> [Raw listing]

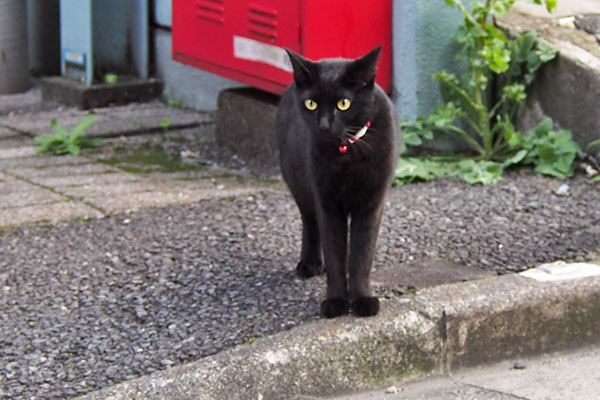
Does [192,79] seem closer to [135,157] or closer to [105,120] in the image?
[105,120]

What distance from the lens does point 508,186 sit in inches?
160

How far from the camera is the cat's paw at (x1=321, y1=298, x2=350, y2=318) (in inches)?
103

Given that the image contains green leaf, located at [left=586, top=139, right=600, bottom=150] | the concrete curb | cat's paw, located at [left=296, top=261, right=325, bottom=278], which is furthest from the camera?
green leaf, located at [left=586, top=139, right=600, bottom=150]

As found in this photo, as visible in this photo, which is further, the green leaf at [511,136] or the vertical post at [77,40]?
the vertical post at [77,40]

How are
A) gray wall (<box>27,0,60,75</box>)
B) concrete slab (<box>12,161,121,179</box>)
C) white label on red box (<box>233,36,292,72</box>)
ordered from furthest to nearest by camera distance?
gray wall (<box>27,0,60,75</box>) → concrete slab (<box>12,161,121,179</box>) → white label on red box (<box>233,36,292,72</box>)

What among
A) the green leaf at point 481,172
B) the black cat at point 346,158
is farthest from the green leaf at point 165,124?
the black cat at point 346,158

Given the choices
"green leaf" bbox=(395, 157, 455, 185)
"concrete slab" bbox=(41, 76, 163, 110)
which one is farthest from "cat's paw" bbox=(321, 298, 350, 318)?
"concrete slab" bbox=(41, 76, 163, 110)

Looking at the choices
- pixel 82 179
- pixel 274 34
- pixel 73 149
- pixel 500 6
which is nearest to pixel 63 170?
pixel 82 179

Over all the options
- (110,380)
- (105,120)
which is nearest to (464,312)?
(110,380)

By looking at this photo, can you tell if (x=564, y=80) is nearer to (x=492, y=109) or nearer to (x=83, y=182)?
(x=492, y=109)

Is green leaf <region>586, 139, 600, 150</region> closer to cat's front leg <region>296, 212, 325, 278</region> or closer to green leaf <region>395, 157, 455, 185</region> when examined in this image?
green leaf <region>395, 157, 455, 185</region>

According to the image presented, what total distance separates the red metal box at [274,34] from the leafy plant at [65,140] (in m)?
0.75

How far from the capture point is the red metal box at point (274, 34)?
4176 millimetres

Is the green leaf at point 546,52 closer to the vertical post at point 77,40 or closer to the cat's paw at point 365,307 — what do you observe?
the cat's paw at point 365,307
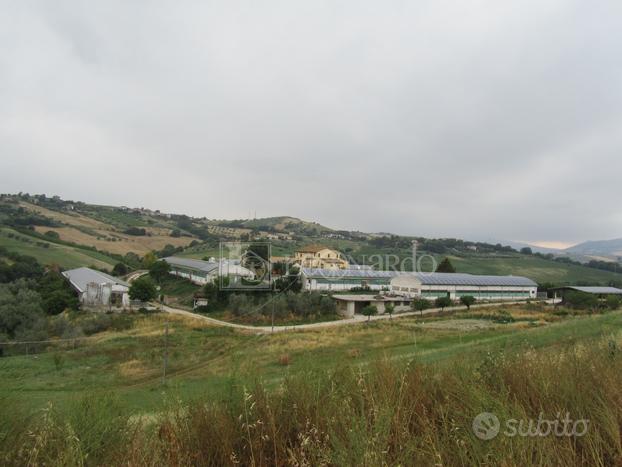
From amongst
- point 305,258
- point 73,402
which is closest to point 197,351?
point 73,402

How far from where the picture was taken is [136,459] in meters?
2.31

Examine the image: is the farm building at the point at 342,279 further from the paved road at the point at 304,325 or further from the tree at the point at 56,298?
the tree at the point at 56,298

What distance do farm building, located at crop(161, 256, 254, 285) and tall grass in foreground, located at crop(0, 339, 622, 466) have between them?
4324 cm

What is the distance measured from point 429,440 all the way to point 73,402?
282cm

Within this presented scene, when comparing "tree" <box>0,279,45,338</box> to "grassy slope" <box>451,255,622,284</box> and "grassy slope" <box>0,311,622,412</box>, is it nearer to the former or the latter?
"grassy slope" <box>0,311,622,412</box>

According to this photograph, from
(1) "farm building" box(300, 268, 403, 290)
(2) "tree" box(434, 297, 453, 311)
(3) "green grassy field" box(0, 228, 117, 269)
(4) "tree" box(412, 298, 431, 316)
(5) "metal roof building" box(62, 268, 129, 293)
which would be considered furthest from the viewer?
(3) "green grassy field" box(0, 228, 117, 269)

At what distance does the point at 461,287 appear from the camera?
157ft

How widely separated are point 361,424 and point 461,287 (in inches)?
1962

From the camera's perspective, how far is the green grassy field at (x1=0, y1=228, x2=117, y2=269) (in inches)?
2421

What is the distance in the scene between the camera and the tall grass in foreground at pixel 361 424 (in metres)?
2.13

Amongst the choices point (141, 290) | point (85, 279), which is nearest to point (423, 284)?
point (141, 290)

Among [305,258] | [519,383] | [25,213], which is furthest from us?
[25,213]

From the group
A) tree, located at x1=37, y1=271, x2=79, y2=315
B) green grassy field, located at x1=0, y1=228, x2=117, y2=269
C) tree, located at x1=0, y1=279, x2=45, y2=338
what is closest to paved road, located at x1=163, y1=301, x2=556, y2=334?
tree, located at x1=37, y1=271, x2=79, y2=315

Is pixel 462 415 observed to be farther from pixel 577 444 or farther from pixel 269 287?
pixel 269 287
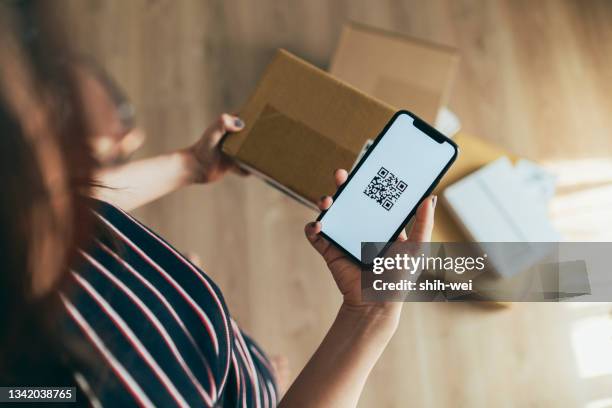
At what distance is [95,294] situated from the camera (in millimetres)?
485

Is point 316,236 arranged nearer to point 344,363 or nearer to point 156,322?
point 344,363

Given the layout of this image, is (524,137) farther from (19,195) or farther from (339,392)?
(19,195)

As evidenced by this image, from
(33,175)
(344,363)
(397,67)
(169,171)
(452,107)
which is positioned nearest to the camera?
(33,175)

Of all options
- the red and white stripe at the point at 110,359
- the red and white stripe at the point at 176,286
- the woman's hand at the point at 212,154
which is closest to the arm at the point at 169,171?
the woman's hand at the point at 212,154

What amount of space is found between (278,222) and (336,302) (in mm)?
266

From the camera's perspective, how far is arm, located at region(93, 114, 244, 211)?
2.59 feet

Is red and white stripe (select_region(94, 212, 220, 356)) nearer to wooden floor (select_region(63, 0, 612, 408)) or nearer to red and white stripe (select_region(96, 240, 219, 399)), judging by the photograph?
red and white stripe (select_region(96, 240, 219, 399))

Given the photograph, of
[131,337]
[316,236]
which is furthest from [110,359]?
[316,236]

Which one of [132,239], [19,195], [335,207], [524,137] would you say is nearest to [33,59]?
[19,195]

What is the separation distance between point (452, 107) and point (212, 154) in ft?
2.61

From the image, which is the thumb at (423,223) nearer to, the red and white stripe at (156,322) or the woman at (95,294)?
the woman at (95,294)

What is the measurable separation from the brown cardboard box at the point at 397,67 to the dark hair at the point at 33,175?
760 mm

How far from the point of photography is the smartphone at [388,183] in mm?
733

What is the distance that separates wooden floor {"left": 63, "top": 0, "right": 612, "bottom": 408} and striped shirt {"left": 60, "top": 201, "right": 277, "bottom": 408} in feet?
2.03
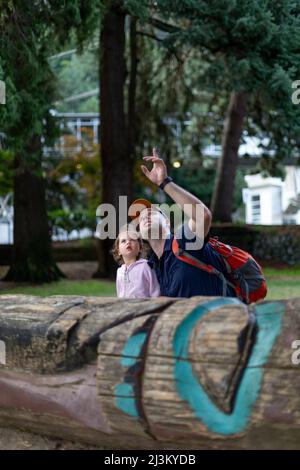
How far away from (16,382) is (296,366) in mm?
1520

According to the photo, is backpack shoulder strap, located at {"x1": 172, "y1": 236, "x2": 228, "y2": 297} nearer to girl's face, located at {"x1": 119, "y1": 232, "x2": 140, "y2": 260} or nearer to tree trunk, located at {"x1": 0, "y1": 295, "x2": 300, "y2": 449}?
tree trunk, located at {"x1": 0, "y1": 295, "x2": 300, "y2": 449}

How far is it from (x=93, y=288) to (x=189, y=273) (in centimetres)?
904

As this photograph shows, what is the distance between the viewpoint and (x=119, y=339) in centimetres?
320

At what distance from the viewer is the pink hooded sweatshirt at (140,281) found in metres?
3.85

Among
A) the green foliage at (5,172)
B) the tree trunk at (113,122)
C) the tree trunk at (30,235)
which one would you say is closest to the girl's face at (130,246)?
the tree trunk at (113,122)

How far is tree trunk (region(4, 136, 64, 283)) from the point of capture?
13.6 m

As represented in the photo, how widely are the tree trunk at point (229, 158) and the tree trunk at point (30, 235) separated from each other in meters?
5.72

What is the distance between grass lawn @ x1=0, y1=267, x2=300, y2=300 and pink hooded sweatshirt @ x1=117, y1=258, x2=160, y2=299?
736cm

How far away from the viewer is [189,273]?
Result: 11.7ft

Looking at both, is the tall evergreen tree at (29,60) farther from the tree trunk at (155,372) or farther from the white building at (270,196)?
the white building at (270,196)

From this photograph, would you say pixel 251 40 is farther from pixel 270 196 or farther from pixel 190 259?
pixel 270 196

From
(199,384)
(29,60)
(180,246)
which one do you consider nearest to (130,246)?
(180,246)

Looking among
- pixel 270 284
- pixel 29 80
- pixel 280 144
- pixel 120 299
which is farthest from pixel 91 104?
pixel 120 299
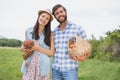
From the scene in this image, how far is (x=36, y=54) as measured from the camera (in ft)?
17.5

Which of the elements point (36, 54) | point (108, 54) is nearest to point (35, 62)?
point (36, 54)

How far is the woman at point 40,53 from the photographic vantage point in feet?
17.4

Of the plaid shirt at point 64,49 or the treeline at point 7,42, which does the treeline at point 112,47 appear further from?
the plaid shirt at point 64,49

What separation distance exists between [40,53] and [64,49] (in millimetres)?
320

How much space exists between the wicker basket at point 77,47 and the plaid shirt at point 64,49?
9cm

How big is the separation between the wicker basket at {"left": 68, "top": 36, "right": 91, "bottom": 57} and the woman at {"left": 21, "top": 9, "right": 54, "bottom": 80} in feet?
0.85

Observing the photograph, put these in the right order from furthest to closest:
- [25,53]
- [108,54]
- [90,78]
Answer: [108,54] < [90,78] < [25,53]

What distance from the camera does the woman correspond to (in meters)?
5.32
--
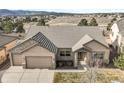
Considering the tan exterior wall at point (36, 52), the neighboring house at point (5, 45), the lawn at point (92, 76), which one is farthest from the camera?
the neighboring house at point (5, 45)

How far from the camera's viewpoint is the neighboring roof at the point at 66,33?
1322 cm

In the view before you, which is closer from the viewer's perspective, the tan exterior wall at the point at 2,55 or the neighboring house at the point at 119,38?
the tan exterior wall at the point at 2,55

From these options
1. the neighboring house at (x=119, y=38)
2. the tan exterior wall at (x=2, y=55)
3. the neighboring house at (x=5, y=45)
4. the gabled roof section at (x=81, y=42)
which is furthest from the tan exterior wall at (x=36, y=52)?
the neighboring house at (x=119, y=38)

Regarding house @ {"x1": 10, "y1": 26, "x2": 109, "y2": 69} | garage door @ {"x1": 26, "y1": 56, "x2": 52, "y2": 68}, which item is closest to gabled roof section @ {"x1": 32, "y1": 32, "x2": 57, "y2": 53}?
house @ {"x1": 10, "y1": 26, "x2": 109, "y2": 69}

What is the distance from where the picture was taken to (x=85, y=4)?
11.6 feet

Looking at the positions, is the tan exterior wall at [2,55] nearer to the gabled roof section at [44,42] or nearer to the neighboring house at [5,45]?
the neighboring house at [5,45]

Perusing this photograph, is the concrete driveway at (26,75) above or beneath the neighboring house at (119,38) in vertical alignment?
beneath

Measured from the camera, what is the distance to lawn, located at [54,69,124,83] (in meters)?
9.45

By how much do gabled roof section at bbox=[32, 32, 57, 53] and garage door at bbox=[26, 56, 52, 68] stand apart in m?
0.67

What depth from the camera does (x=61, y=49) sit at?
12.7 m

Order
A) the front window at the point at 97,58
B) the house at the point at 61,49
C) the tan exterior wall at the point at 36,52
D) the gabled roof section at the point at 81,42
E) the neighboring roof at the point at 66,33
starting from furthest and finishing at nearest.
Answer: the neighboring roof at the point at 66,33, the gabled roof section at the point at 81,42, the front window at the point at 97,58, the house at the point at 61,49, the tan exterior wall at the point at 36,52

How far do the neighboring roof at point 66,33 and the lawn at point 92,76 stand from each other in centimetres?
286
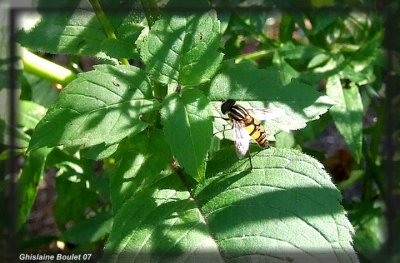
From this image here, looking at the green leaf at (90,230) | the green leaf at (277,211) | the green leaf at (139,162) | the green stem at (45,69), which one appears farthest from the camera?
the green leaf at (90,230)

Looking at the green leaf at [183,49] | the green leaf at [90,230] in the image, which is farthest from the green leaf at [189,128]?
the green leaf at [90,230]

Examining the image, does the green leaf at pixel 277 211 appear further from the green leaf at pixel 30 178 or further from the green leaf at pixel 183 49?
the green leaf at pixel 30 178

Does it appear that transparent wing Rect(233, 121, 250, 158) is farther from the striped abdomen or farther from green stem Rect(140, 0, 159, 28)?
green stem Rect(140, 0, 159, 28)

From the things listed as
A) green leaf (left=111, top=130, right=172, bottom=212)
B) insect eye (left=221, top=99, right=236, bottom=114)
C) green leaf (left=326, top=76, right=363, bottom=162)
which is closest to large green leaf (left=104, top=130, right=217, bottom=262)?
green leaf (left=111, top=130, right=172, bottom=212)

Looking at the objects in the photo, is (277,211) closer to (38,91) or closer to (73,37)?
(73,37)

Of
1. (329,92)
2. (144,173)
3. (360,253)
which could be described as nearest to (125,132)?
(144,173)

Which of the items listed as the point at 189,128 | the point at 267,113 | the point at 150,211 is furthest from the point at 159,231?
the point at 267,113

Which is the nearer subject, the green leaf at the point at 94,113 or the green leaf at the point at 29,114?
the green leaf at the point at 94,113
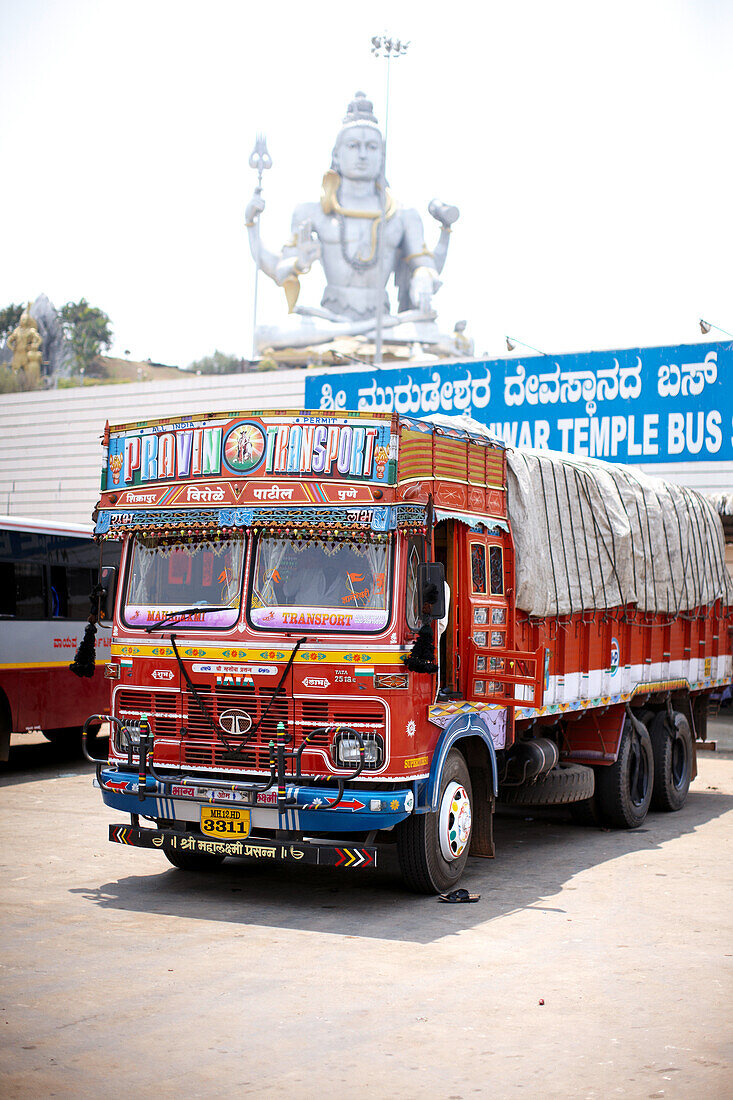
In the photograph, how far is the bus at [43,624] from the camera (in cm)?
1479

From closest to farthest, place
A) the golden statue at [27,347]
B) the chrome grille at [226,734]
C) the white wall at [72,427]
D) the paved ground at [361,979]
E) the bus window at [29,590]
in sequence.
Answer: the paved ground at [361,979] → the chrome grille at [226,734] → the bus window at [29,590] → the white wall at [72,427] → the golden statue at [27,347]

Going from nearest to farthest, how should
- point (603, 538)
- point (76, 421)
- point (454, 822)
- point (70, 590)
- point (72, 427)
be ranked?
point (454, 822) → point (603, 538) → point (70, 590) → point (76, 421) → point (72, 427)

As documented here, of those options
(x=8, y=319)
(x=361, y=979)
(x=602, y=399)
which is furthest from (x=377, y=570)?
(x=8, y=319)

> [What is expected] Please count the lines in the listing above that contain the word "label", and give only that number.

> [The reply] 2